Source excerpt:
%%

- This Remixes cover

Single by Stray Kids

from the EP This & That
- Language: Korean; English;
- Released: August 7, 2026
- Studio: JYPE (Seoul)
- Genre: Hip-hop
- Length: 3:05
- Label: JYP; Republic;
- Songwriters: Bang Chan; Changbin; Han; Stefan Johnson; Jordan K. Johnson; Jackson Foote; Tele; Rayman; Isaiah Tejada;

Stray Kids singles chronology
| "Run It" (2026) | "This & That" (2026) |  |

Music video
- "This & That" on YouTube

= This & That (song) =

"This & That" is a song by South Korean boy band Stray Kids from their tenth Korean-language EP of the same name (2026). It was released as the EP's lead single on August 7, 2026, by JYP Entertainment and Republic Records. Commercially, the song peaked at number 35 on the Circle Digital Chart and number 38 on the Billboard Hot 100, the latter of which was their highest peak to date.

==Backgroud and release==

On June 22, 2026, Stray Kids announced their tenth Korean-language EP, titled This & That, through a teaser video for its lead single, "Run It". The official trailer later came on July 8. The EP's track list was posted the next two days, confirming "This & That" as its lead single and the song's "Festival" version. The band first teased the song, alongside the other tracks, through the EP's mashup video on July 24. The song was released alongside its parent EP on August 7. The remixes EPs, titled This Remixes and That Remixes, were released on August 10 and 12, respectively.

As told in the Intro "This & That" video, "This & That" is the song that took the longest to refine on the EP. Changbin also revealed that he "put a lot of effort into finding suitable words to express 'this' and 'that'." At the EP's press conference, Stray Kids felt that "This & That" would be the lead single ever since they were working on the song in the United States.

%%

Exercise tasks:
A. From the song article, repeat word for word the passage that begins at the words "Music video" and ends after "peak to date.".
B. Copy the lines of the listing word for word, starting at the line that contains "Regarding this captured" and continuing through the end of the listing.

Data to process:
%%

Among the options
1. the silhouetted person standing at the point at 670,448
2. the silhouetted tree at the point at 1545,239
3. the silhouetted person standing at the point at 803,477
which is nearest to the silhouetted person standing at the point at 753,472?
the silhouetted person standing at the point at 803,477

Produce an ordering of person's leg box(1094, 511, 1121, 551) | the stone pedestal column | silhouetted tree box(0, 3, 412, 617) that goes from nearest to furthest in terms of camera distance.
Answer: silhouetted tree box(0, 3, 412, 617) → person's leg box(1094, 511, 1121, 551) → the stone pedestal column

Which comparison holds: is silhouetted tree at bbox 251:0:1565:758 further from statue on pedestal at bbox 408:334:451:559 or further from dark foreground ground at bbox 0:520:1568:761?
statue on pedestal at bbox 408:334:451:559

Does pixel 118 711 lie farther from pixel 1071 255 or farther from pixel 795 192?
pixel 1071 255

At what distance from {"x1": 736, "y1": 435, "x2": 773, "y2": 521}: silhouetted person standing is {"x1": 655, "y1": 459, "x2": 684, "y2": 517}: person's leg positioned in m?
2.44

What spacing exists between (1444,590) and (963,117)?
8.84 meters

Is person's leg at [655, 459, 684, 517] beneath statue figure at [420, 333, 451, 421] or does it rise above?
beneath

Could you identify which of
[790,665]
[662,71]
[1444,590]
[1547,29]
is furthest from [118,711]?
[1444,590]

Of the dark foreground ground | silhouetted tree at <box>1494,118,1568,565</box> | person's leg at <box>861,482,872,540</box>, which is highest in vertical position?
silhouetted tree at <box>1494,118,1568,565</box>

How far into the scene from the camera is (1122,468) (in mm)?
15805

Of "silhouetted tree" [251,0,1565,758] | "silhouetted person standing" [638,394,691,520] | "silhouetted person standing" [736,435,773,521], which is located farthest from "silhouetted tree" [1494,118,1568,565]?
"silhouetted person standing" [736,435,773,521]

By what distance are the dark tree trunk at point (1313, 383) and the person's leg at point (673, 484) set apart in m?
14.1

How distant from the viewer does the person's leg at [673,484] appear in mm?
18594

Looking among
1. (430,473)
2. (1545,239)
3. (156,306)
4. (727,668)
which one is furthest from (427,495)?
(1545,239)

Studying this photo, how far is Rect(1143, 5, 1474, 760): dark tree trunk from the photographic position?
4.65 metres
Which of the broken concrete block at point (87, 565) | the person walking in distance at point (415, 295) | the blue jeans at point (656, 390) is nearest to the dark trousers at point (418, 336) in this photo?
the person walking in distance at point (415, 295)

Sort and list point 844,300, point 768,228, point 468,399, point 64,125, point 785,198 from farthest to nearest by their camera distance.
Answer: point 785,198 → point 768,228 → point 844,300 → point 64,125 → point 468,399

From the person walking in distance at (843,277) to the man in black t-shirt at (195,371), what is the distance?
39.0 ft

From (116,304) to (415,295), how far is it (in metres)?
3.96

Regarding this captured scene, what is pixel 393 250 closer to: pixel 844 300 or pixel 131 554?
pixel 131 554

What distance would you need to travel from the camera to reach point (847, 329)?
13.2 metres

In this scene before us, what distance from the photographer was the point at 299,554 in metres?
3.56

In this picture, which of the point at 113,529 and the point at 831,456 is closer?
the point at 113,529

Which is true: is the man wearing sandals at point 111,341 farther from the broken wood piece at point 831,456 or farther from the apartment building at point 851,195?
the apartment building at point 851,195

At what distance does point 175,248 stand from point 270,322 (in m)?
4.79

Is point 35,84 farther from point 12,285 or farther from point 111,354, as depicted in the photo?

%%

Solutions:
A.
Music video
- "This & That" on YouTube

= This & That (song) =

"This & That" is a song by South Korean boy band Stray Kids from their tenth Korean-language EP of the same name (2026). It was released as the EP's lead single on August 7, 2026, by JYP Entertainment and Republic Records. Commercially, the song peaked at number 35 on the Circle Digital Chart and number 38 on the Billboard Hot 100, the latter of which was their highest peak to date.

B.
Regarding this captured scene, what is pixel 393 250 closer to: pixel 844 300 or pixel 131 554?
pixel 131 554

What distance would you need to travel from the camera to reach point (847, 329)?
13.2 metres

In this scene before us, what distance from the photographer was the point at 299,554 in metres?
3.56

In this picture, which of the point at 113,529 and the point at 831,456 is closer?
the point at 113,529

Which is true: is the man wearing sandals at point 111,341 farther from the broken wood piece at point 831,456 or farther from the apartment building at point 851,195?
the apartment building at point 851,195

At what distance does point 175,248 stand from point 270,322 (in m)?
4.79

Is point 35,84 farther from point 12,285 or farther from point 111,354, as depicted in the photo?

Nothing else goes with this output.